Kendala lain yang membuat NTT sulit mencapai bonus demografi, lanjut Hasto, adalah angka kelahiran yang juga tinggi, yaitu 3,4 atau satu keluarga memiliki tiga sampai empat anak yang baru lahir.

"Satu rumah tangga yang kerja cuma dua tapi yang ditanggung (anaknya) ada 4, 5, 6, ditambah nenek dua orang, jadi yang ditanggung ada delapan," ujarnya.

Sementara itu, Wakil Gubernur Provinsi Nusa Tenggara Timur, Josef Nae Soi, mengatakan, penghambat bagi NTT untuk mencapai bonus demografi karena sedikit lapangan pekerjaan yang mengakibatkan orang usia produktif memiliki migrasi keluar dari NTT.

"Banyak yang ke Jakarta," katanya.

Padahal, banyak hadiah dari alam yang dapat dimanfaatkan oleh orang-orang usia produktif tersebut.
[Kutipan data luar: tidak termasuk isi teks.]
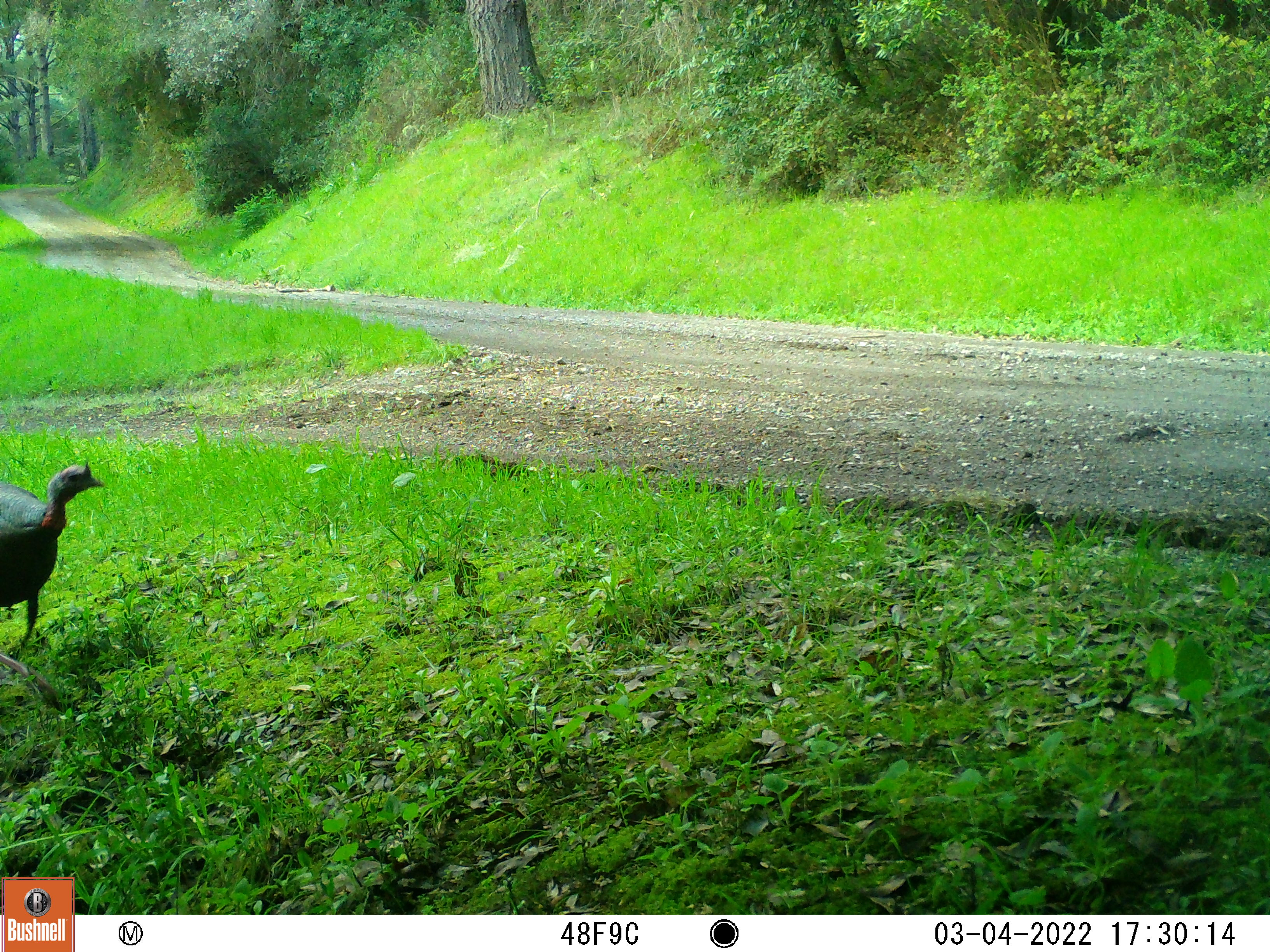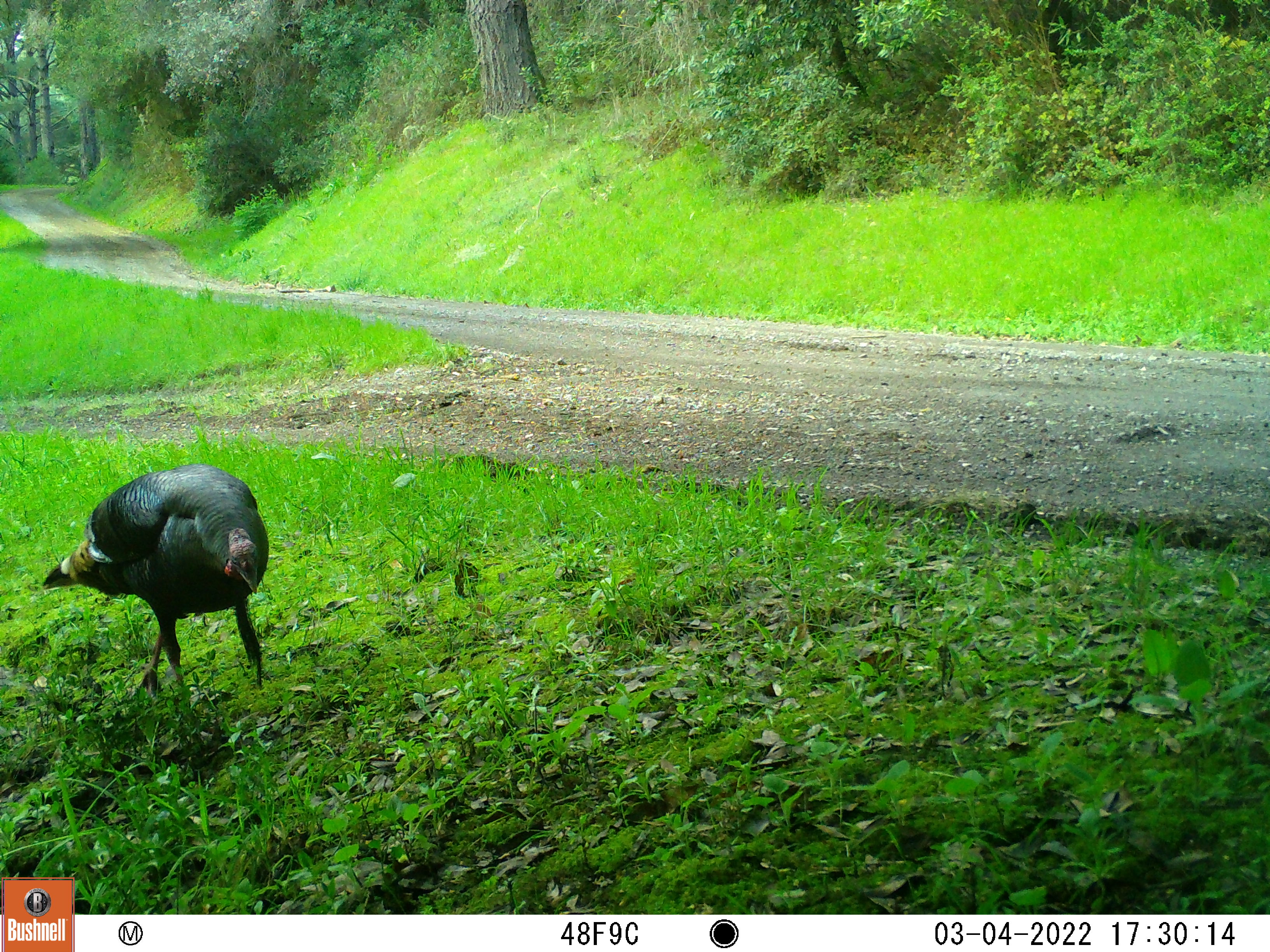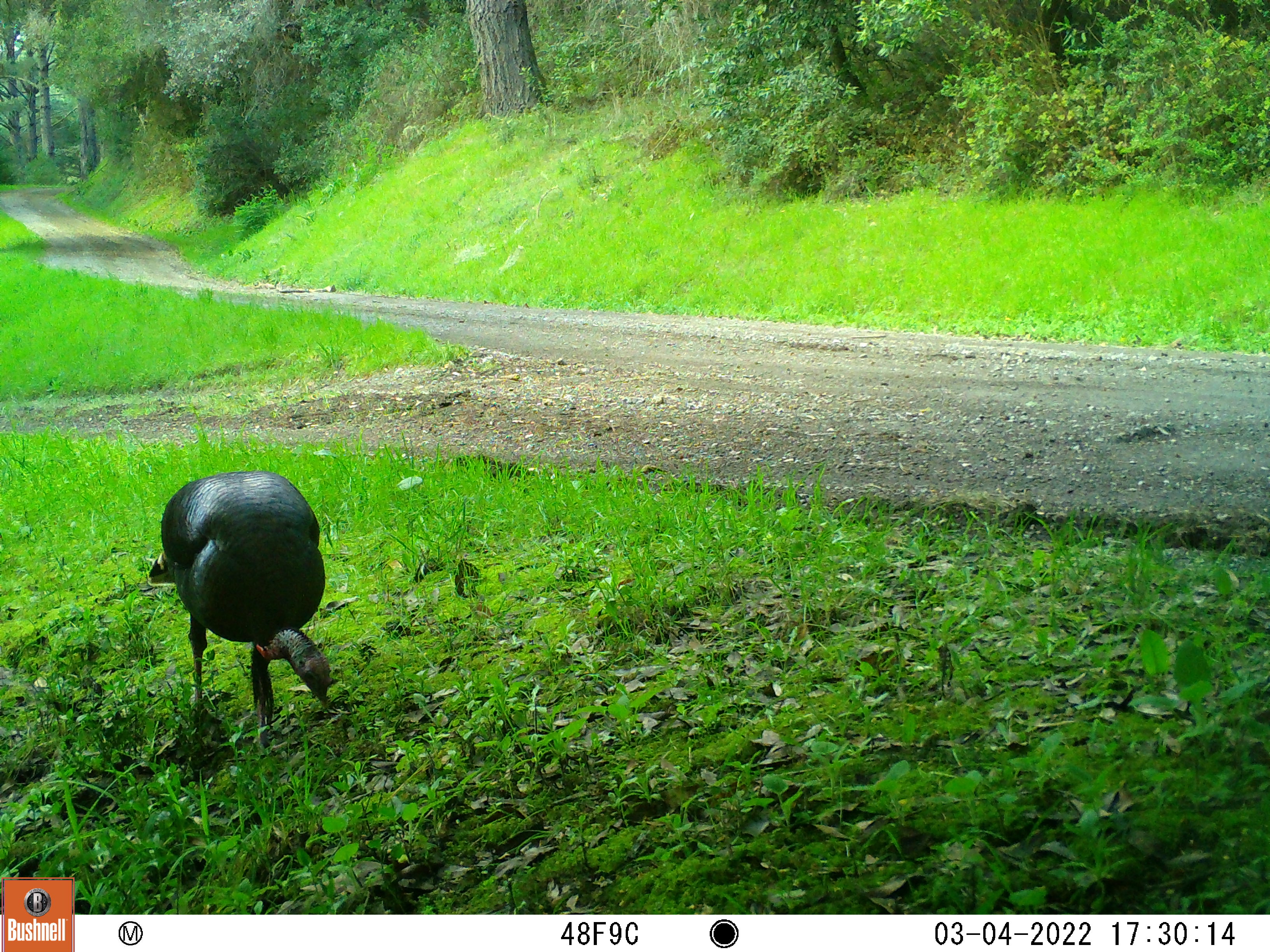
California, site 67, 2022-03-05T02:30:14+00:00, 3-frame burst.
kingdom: Animalia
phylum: Chordata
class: Aves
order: Galliformes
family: Phasianidae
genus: Meleagris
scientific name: Meleagris gallopavo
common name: turkey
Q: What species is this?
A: Turkey (Meleagris gallopavo).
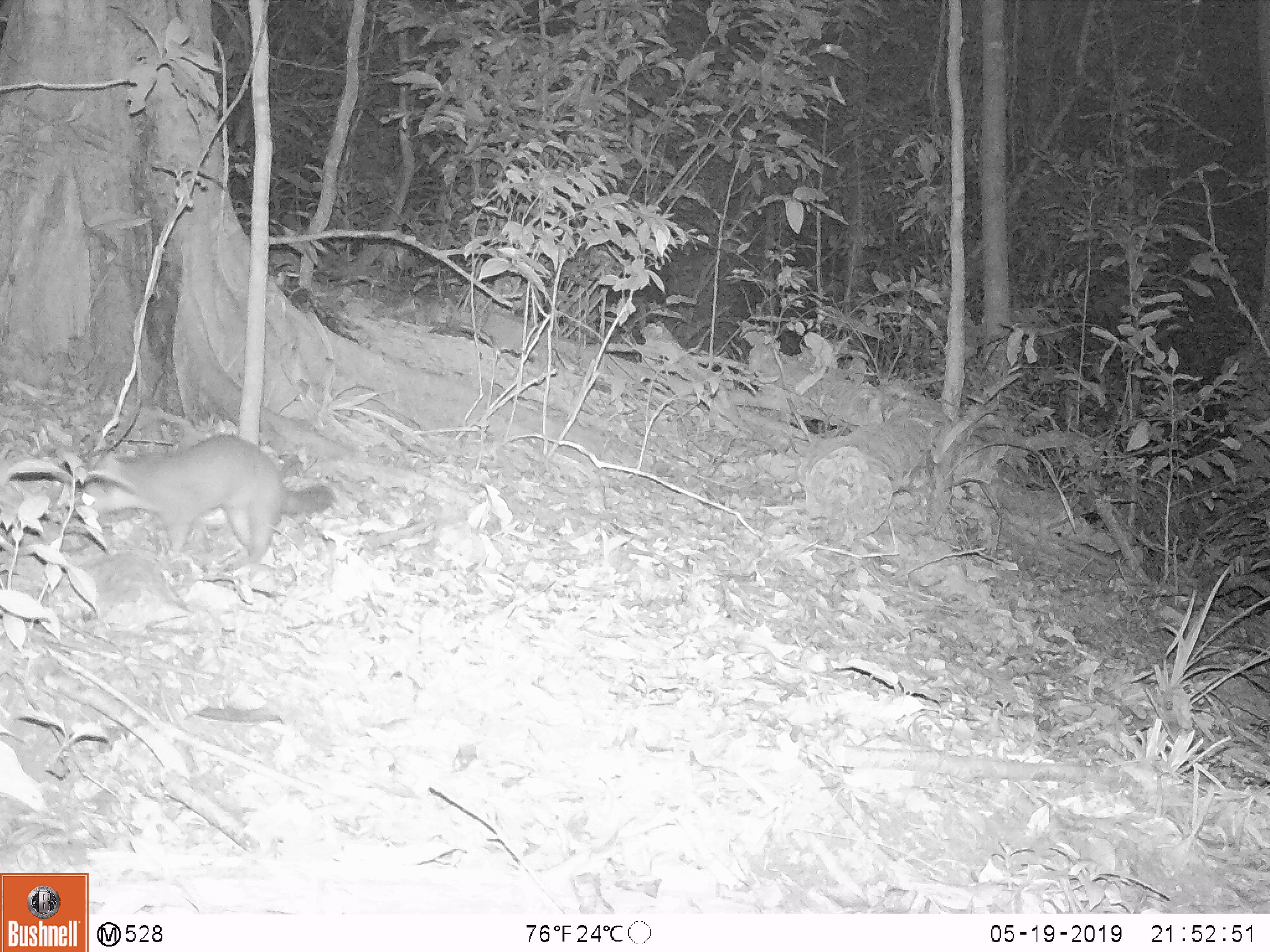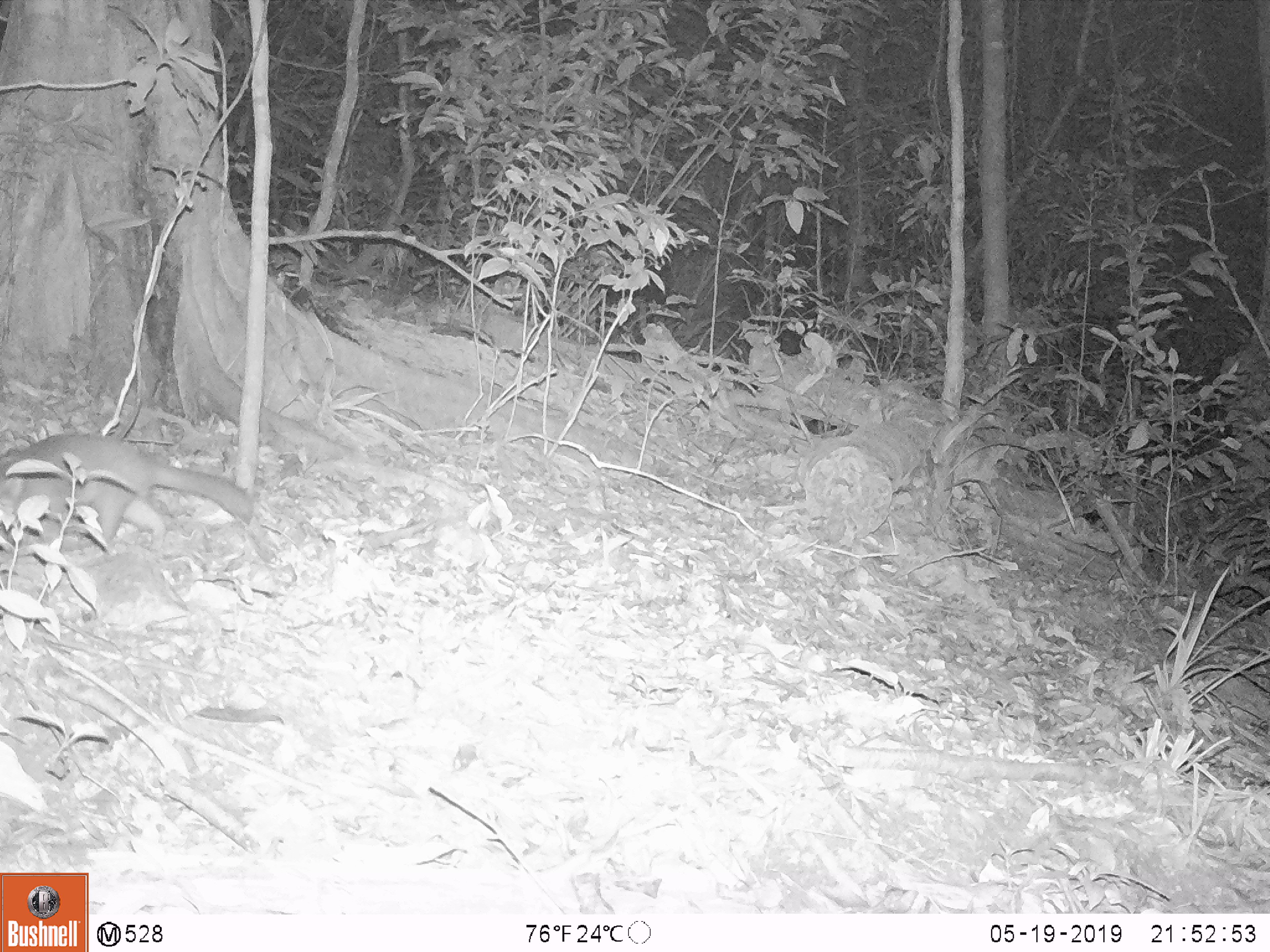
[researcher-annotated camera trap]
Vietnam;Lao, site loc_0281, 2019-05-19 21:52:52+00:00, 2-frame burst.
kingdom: Animalia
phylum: Chordata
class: Mammalia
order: Carnivora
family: Mustelidae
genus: Melogale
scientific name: Melogale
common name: ferret badger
Ferret badger (Melogale). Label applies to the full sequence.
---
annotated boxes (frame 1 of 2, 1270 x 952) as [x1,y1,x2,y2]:
ferret badger: [72,434,335,571]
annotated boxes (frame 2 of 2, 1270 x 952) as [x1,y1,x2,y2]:
ferret badger: [0,433,254,555]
Misalnya, memudidayakan tanaman kelor yang ada di pekarangan rumah.

"Kita produksi garam, kita impor garam ke luar negeri 3,6 juta ton. Kalau kita bisa bersi saja nasional 1,7 juta ton, maka NTT akan makmur," katanya.

Selain itu ada bawang putih. Menurut Josef, bawang putih di Malaka berlimpah tapi di Sumba Timur malah kekurangan.

Kemudian, jagung di Maumere banyak tapi di lain kurang. "Kenapa? Karena komunikasinya, karena transportasinya. Maka itu, infrastruktur kata kuncinya," ujarnya.